In Fallout 3, Bob has grown beyond Harold’s control, consuming his entire body and rooting him to the ground. Trees sprout forth from the ground around them and the soil is fertile enough to farm in. A community, too, has sprung up around poor Harold, and its people worship him as a god. But Harold can’t stand being stuck to the ground. He’s bored of the prayers and sick of the people, and he wants nothing more than for you to end it all. After a bit of talking, Harold begs the player to kill him.
The small settlement that relies on Harold to sustain them are caught up in their own dilemma. They understand that Harold and Bob are a fount of life in an otherwise barren wasteland, but they’re wary of letting others know of their powers. They need an outsider to help decide for them: will they keep Bob and Harold a secret or will they risk sharing his bounty with other survivors?
The world is shattered and broken after the Calamity, a manmade world-ending event. There might be a way to save it, though; collect the Cores and activate the mysterious machine hidden within the Bastion. Led along by the husky-voiced Ruckus, you explore the floating fragments of the City’s remains on a quest to save the world. Maybe.
See, the Bastion can turn back time. It can bring you back to the days, weeks, months before the Calamity. You might just be able to stop it all from happening.

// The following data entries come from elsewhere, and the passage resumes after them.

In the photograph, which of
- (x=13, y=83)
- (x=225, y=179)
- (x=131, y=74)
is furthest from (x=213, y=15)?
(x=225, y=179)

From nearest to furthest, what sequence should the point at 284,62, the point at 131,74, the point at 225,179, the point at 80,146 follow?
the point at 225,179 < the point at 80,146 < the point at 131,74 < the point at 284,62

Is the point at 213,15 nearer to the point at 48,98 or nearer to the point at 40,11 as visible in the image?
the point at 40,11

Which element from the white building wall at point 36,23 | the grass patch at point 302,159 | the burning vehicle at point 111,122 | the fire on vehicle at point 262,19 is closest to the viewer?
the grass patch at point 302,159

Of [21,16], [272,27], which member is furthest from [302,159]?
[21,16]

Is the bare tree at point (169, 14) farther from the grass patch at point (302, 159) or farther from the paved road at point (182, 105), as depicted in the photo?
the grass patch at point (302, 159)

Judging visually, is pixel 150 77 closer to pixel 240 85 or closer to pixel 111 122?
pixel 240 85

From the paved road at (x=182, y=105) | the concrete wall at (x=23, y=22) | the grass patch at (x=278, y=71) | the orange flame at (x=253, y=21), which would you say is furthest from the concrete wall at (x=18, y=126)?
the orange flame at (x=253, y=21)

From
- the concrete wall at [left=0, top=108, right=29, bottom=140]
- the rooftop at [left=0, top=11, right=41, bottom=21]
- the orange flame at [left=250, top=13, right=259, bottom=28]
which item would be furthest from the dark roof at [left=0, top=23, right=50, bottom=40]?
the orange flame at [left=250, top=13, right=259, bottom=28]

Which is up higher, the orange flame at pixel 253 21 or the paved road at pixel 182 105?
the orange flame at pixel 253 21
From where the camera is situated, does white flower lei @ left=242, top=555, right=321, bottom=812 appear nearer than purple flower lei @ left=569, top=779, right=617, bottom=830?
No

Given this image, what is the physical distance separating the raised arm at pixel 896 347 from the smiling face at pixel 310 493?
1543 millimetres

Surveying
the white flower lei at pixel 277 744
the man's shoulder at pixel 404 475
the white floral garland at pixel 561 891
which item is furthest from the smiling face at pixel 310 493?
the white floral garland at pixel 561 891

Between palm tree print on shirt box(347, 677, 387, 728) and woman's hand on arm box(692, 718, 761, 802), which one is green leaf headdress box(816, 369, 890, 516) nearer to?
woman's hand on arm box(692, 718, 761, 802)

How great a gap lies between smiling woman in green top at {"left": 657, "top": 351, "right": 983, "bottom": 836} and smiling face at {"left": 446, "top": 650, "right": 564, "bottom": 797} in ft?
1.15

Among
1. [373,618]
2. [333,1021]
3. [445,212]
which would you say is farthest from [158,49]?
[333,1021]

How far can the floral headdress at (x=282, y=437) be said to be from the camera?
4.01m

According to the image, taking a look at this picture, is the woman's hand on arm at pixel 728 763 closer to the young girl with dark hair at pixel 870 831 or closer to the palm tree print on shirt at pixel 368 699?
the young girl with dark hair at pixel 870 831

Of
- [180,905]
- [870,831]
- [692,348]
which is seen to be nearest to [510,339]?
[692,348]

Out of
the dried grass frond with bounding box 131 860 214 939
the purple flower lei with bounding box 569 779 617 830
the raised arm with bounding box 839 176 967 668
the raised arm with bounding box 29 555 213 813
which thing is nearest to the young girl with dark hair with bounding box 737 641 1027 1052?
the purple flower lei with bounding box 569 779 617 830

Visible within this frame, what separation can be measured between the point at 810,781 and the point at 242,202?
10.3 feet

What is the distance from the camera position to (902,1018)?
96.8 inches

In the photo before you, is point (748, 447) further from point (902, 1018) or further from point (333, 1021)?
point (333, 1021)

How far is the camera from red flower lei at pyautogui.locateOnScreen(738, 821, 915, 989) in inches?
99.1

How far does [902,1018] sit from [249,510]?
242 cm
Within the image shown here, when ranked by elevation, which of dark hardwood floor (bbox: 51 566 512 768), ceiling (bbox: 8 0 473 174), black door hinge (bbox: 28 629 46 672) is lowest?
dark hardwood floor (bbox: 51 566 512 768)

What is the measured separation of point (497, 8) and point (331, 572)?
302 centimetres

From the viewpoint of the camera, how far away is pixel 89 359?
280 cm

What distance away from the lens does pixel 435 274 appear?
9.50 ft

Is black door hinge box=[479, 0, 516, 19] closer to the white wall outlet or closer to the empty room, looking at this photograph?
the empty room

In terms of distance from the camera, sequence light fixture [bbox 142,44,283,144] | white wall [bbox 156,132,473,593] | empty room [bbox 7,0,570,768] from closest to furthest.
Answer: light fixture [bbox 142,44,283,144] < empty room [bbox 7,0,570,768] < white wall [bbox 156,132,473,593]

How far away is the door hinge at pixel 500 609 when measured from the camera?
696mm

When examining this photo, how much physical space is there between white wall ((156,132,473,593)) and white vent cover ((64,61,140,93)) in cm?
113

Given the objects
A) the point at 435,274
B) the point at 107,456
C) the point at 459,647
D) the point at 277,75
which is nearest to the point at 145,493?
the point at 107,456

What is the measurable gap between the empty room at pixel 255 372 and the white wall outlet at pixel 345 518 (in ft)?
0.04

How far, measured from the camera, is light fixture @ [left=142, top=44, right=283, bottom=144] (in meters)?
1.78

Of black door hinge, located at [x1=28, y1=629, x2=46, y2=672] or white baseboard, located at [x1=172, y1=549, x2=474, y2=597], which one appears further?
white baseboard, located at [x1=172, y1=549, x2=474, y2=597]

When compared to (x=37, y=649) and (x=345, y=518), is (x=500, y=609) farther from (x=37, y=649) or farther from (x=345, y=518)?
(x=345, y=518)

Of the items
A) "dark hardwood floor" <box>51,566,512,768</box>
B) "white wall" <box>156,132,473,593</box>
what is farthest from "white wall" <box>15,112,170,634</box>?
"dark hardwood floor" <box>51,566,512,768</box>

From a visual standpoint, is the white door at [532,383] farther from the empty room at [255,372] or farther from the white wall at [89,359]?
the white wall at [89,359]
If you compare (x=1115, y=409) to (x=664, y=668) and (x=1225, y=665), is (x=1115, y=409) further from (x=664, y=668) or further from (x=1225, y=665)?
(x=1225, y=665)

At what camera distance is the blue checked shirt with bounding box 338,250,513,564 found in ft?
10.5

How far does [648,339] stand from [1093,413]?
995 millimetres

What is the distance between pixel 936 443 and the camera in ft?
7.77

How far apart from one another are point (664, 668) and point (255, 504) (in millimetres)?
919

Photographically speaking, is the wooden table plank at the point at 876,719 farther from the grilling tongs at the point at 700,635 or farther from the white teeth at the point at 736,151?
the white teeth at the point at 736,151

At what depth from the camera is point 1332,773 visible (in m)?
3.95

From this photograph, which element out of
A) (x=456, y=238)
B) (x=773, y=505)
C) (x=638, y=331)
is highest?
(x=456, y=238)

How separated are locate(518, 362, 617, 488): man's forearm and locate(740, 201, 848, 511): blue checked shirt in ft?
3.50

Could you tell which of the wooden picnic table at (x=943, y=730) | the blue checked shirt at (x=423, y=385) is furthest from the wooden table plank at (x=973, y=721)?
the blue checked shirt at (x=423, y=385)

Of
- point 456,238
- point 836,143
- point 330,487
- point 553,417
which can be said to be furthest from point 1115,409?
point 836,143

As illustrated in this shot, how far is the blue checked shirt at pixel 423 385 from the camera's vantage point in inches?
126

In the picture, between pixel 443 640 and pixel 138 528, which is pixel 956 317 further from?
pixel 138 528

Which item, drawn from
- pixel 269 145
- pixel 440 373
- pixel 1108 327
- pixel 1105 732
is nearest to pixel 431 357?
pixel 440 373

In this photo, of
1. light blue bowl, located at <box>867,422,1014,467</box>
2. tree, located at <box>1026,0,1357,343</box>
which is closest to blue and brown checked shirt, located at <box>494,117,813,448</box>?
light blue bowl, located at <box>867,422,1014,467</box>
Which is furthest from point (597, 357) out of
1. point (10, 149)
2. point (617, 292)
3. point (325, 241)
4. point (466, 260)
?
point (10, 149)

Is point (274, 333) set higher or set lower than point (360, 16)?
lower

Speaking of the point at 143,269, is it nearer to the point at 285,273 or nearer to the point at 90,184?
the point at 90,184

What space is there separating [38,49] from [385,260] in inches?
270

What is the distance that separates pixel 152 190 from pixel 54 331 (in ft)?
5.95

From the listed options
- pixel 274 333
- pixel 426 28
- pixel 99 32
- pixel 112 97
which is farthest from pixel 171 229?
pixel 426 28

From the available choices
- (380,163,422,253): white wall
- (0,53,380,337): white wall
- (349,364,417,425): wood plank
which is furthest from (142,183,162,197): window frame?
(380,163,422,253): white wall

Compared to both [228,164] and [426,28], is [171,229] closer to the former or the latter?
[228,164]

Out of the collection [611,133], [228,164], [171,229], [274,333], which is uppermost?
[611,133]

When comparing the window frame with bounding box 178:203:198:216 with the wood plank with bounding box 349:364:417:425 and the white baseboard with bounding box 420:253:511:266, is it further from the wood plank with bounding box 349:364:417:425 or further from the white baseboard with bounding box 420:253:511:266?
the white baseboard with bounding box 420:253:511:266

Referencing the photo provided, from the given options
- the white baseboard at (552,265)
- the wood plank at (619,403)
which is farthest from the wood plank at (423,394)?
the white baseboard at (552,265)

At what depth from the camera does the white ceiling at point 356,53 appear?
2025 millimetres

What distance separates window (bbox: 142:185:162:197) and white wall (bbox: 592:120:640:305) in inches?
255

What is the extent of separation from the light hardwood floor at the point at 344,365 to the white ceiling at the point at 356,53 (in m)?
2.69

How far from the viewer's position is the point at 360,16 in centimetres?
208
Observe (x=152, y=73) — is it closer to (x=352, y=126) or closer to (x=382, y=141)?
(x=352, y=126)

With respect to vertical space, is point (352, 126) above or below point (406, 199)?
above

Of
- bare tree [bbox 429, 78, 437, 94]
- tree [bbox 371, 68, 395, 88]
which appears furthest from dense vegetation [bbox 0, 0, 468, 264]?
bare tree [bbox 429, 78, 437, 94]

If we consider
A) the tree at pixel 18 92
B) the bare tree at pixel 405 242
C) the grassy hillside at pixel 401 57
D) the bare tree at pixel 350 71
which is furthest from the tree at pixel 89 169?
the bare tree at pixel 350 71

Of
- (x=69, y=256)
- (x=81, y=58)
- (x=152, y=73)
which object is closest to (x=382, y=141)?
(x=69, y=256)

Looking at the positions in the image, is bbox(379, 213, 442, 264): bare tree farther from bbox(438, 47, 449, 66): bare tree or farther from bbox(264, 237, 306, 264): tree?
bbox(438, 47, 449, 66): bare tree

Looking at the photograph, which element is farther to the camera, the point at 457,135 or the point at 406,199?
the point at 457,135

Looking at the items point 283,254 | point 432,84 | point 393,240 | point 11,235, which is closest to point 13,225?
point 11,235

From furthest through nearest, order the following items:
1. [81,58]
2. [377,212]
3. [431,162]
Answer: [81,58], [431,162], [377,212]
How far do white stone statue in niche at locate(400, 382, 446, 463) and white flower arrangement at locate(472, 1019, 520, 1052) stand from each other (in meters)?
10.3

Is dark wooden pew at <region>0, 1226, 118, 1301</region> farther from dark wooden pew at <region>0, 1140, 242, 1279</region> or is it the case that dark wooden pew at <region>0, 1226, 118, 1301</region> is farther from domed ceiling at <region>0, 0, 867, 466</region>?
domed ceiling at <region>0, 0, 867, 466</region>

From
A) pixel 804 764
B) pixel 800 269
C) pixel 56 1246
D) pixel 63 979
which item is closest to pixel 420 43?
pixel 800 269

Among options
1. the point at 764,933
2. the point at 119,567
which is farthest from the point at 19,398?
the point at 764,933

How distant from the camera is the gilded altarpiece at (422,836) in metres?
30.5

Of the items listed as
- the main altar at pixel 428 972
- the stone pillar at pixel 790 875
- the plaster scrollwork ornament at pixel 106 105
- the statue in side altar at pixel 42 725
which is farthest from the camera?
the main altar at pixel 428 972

But even Ruckus can’t guarantee you’ll remember any of this when you go back, and your choice could doom the world to a self-destruct cycle for eternity.
Life Is Strange
Nothing is the same after Max Caulfield turns back time to save the life of her best friend Chloe. Her dreams are haunted by dark visions of a frightening storm laying waste to her childhood home, Arcadia Bay. And the more she uses her ability to manipulate time, the stranger things get; animals around town suddenly drop dead, freak snowstorms in the middle of spring, and a sinister double moon hangs low over the Arcadia Bay skies.
It all ties back to those fateful first moments. The storm from her dreams is real, and it’s coming to destroy the people of Arcadia Bay. Max must choose: allow the city to be swallowed up or go back in time and give up Chloe’s life.
Yoko Taro, the mind behind the endlessly strange Nier: Automata, takes “genre-bending” to new extremes by ending the game with a credits scene that you play like an old arcade shooter. The enemies are the developers’ names.
There’s too many for a single ship to take on alone, but if you stick with it and prove your resolve death after death, you’ll receive a message offering backup. Suddenly, you’re no longer alone, accompanied by a squadron of friendly ships, each one made up of save data from another real-life player somewhere in the world.
Once you’ve beaten this last sequence, the game asks you a simple question. Do you want to save your game, or will you upload your data to their servers so that you can assist another player? Choose the second option and prepare to be shocked. Your entire save is deleted, all the progress and upgrades gone in a few moments so you can go on to help someone complete the final moments of their own game.
Games with some sort of moral system are a dime a dozen, but with some great storytelling and meaningful characters you can do a lot with a binary choice. These were just some of our favorite examples of video games that forced the player to make a hard choice, what are yours?